__Yapılacaklar__.
• A. İran ve Çaldıran Savaşı üzerine olan metinde İsmail'e ait olduğu söylenen şiirin dizeleri nelerdir? Hepsini metindeki sırayla yazın.
• B. Kayıtlarda "much" sözcüğünü içeren satırların tümünü listeler misiniz? Büyük-küçük harf ayrımı dikkate alınmalıdır.

__Verilen Metin__.
· · ·

İran’ı, ilkokuldaki harita-metot defterimin arka kapağındaki Türkiye haritasının kenarında tanıdım. Doğudaki büyük komşumuzdu.
Bölge daha sonra zihnimde Çaldıran Savaşı ve Kasr-ı Şirin Anlaşması ile yürürlüğe girecekti.
“Çaldıran Meydan Muharebesi” bugünkü İran topraklarında, Çaldıran Ovası’nda cereyan eder. 1. Selim ve Osmanlı’nın. başlarına taktıkları serpuşun rengi nedeniyle ‘’Kızılbaş’’diye ayırt ettiği Türkmenlerin desteğiyle kurulan Safevi devletinin Şahı 1. İsmail'in orduları arasında. Osmanlı’nın zaferiyle sonuçlanan savaş, yüzlerce yıl İran’ı bir tehdit olarak görmemize neden olan bir bakış açısına dayanır: Anadolu’da Şah'a yakın Türkmen ''Kızılbaş''lar ve isyanları.
Savaş öncesindeki mektup düellosu ilginçtir. Selim Farsça yazar, İsmail'in cevabı Türkçe'dir. Zaten İsmail'in “Hataî” mahlası ve Türkçe yazdığı şiirleri ünlüdür. “Hakikat bir gizli sırdır / Açabilirsen gel beri / Küfr içinde iman vardır / Seçebilirsen gel beri / Şeyh Hataî'm eydür heman / Dağları bürüdü duman / İşte İncil işte Kuran / Seçebilirsen gel beri” dizeleri İsmail'e aittir.

· · ·

Uzamsal konumlandırmaya ilişkin kayıtlar
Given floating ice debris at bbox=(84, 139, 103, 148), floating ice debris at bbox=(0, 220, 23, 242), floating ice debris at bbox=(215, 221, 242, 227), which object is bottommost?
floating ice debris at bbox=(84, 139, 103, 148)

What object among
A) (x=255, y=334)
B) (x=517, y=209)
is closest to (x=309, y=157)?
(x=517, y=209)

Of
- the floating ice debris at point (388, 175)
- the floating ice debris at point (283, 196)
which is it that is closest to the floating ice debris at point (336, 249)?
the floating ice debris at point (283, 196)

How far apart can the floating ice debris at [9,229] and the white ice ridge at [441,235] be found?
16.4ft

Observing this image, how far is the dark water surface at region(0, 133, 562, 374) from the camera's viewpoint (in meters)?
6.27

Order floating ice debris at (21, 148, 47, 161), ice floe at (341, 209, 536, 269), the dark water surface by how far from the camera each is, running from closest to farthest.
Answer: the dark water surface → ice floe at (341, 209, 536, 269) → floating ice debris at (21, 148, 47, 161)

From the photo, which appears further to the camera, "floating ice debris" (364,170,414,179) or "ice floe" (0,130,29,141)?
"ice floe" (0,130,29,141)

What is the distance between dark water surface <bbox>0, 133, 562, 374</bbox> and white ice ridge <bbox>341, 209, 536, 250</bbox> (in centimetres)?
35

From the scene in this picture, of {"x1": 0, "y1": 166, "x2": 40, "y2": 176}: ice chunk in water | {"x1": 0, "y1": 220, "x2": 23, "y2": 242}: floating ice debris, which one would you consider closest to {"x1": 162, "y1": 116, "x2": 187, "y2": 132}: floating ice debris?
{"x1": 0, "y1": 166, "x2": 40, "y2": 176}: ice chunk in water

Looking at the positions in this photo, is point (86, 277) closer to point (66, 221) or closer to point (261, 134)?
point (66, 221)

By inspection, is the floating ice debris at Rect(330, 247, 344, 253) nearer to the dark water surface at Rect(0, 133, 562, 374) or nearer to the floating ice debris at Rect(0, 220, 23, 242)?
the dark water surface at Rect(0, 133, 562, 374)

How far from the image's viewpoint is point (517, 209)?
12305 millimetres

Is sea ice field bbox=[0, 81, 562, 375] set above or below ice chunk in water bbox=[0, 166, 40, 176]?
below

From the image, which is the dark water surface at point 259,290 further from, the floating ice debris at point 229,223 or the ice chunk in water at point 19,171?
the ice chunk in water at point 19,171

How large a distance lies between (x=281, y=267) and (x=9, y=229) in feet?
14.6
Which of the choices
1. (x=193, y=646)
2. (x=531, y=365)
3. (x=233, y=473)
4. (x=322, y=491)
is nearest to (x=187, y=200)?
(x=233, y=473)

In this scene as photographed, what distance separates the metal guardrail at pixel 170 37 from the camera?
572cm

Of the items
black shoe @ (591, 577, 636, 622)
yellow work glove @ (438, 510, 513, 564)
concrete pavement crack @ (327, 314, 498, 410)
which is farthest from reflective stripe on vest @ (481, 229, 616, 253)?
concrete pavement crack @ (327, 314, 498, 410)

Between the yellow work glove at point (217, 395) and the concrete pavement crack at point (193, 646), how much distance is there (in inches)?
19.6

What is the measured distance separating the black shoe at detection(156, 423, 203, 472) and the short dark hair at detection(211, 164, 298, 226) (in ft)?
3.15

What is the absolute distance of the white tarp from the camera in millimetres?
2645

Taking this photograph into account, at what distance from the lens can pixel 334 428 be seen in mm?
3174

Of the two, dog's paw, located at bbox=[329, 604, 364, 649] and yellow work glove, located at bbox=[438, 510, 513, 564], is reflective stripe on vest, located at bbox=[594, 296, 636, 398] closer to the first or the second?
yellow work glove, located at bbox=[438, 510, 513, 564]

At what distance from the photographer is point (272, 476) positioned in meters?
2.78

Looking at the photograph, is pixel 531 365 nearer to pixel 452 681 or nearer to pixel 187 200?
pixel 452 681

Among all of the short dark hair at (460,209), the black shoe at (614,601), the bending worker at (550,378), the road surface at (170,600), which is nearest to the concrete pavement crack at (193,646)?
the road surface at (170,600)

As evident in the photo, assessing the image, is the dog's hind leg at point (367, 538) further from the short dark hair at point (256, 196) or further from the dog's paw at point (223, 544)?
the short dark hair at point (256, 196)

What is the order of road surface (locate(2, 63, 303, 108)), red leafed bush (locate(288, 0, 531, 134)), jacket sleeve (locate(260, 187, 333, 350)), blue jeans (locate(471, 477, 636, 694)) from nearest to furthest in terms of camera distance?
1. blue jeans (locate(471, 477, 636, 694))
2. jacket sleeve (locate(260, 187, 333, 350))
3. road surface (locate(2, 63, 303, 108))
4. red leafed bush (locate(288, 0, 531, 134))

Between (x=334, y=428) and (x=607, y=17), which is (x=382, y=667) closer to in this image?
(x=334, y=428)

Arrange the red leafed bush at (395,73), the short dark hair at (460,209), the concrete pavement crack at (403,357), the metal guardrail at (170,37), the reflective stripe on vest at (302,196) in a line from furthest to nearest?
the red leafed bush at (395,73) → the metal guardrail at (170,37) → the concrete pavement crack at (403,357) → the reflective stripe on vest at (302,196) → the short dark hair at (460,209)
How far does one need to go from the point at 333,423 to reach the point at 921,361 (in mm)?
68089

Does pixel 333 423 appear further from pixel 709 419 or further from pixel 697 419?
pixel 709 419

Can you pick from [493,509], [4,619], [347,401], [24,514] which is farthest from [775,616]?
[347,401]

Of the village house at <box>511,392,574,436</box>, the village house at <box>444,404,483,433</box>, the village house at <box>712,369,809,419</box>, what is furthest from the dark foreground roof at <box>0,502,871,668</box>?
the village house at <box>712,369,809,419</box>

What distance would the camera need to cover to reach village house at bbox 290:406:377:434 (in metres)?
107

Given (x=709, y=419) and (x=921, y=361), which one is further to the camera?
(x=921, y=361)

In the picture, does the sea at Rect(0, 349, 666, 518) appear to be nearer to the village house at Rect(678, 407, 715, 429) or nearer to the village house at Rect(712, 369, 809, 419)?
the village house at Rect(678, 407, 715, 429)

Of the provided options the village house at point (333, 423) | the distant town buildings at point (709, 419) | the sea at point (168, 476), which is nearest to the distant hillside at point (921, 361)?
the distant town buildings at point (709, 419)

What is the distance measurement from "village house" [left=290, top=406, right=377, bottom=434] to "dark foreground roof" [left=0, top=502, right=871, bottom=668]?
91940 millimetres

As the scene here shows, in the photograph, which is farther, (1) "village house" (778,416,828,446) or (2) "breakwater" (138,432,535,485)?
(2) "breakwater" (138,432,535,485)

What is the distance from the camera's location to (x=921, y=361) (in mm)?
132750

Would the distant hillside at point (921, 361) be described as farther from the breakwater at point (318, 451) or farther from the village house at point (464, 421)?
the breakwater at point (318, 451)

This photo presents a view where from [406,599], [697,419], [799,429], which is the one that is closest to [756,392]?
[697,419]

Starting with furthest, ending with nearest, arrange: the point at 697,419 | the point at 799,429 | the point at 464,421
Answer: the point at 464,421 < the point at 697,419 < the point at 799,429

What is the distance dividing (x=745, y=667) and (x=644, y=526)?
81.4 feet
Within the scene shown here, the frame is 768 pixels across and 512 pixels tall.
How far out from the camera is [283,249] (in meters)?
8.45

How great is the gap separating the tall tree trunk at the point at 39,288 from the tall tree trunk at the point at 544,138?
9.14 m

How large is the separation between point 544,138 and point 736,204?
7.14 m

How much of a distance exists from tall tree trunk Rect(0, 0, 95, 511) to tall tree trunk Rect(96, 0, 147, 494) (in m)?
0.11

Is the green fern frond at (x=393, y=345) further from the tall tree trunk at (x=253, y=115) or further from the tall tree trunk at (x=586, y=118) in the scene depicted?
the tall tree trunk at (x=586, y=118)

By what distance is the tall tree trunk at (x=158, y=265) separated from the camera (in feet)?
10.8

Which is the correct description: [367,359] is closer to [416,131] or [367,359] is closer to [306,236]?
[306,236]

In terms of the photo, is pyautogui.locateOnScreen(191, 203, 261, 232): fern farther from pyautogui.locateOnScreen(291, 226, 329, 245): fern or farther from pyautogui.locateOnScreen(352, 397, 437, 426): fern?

· · ·

__Görevlere Göre Sonuçlar__.
• A.
1. Hakikat bir gizli sırdır
2. Açabilirsen gel beri
3. Küfr içinde iman vardır
4. Seçebilirsen gel beri
5. Şeyh Hataî'm eydür heman
6. Dağları bürüdü duman
7. İşte İncil işte Kuran
8. Seçebilirsen gel beri

• B.
Between the yellow work glove at point (217, 395) and the concrete pavement crack at point (193, 646), how much distance is there (in inches)?
How much of a distance exists from tall tree trunk Rect(0, 0, 95, 511) to tall tree trunk Rect(96, 0, 147, 494) (in m)?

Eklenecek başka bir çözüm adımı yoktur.